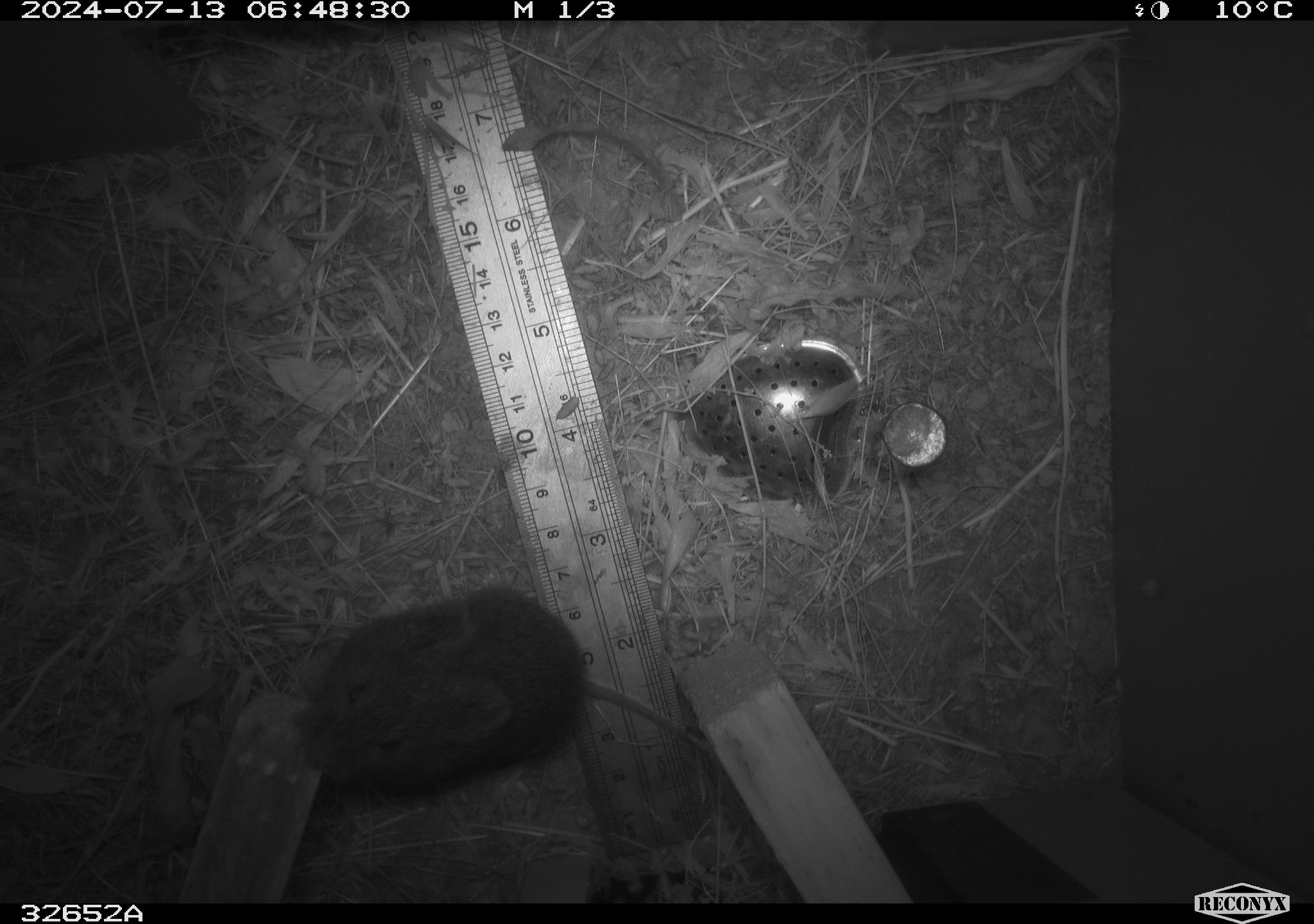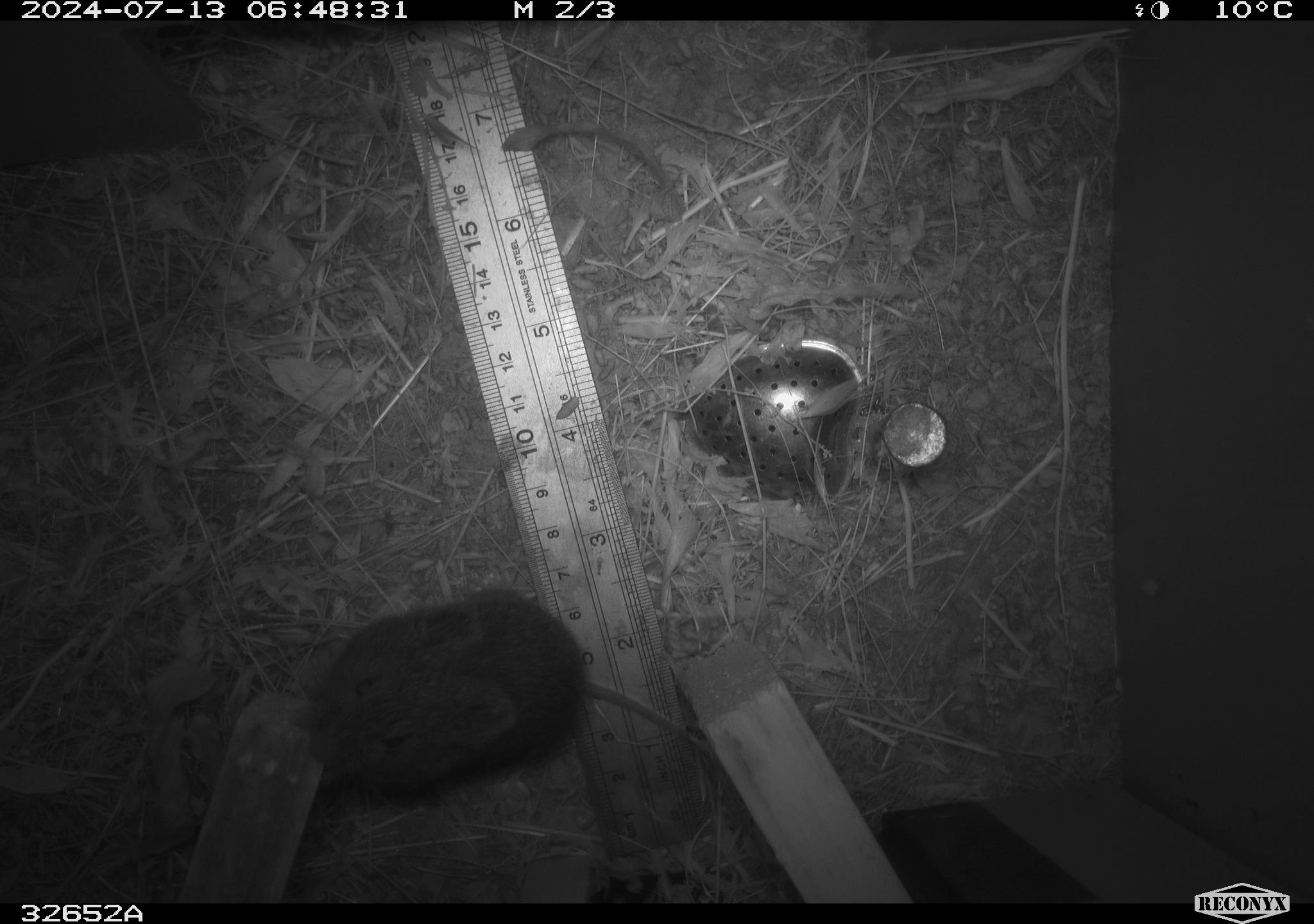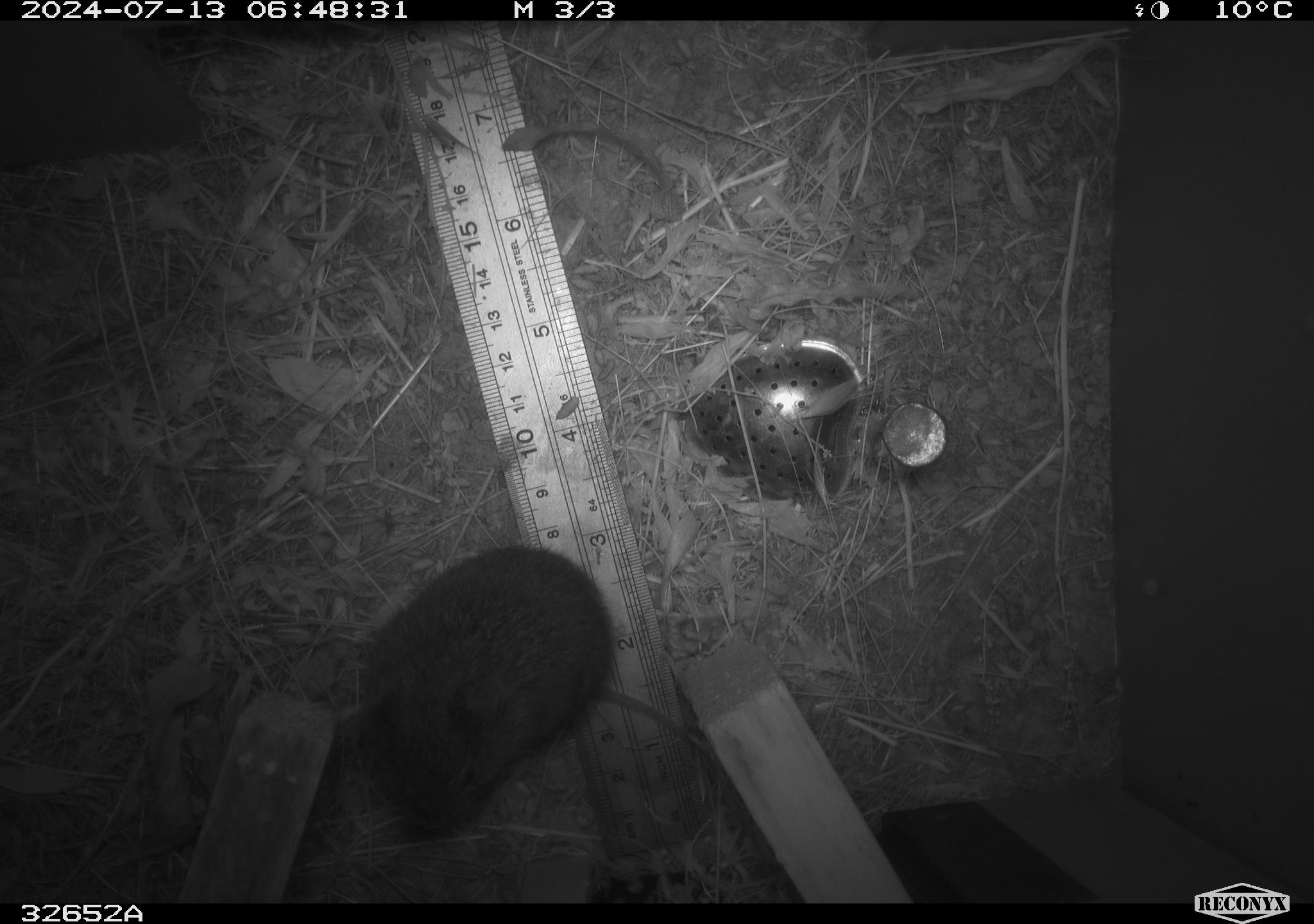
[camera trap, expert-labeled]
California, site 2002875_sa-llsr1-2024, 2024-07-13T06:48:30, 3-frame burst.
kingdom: Animalia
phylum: Chordata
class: Mammalia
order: Rodentia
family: Cricetidae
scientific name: Arvicolinae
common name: voles, lemmings, and muskrats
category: arvicolinae subfamily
Arvicolinae subfamily (voles, lemmings, and muskrats) (Arvicolinae).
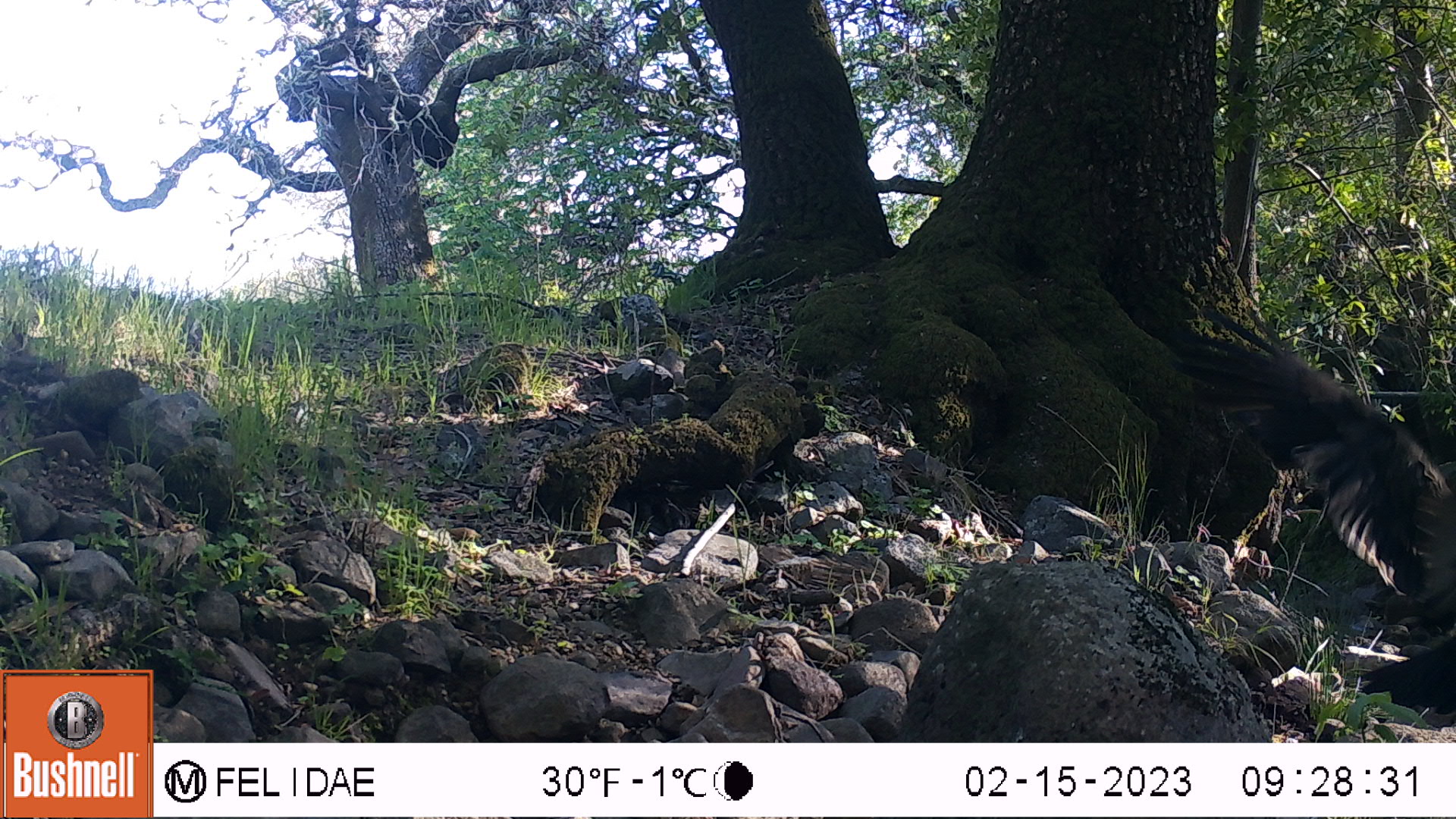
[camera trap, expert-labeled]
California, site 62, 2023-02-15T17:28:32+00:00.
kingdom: Animalia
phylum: Chordata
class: Aves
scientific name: Aves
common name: bird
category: unknown bird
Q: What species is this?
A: Unknown bird (bird) (Aves).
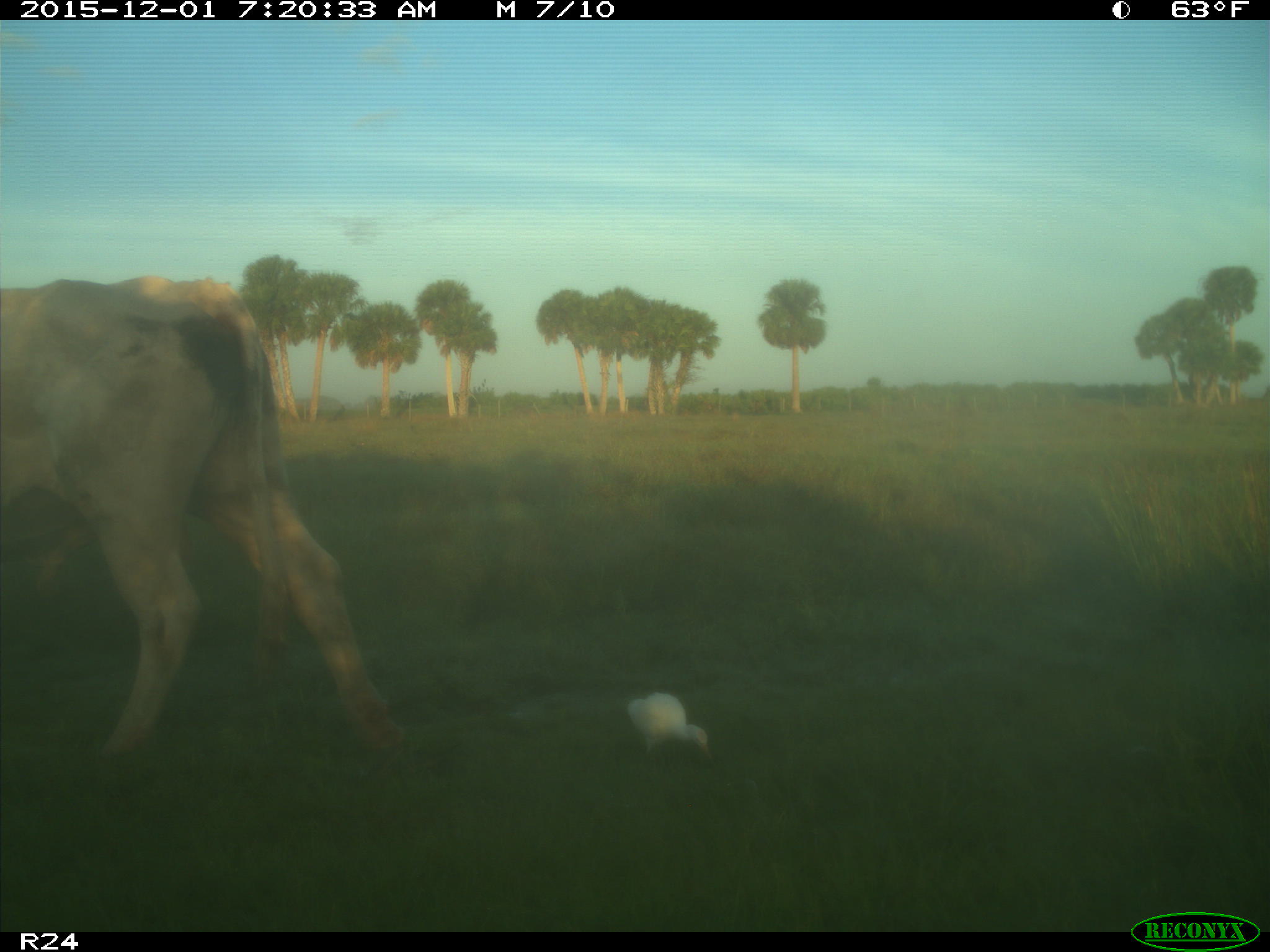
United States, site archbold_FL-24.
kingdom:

════════

What you are asked to do:
The listing above is to be retyped word for word, with the pictures omitted.

Answer to this task:
[camera trap, expert-labeled]
California, site 2002875_sa-llsr1-2024, 2024-07-13T06:48:30, 3-frame burst.
kingdom: Animalia
phylum: Chordata
class: Mammalia
order: Rodentia
family: Cricetidae
scientific name: Arvicolinae
common name: voles, lemmings, and muskrats
category: arvicolinae subfamily
Arvicolinae subfamily (voles, lemmings, and muskrats) (Arvicolinae).
[camera trap, expert-labeled]
California, site 62, 2023-02-15T17:28:32+00:00.
kingdom: Animalia
phylum: Chordata
class: Aves
scientific name: Aves
common name: bird
category: unknown bird
Q: What species is this?
A: Unknown bird (bird) (Aves).
United States, site archbold_FL-24.
kingdom:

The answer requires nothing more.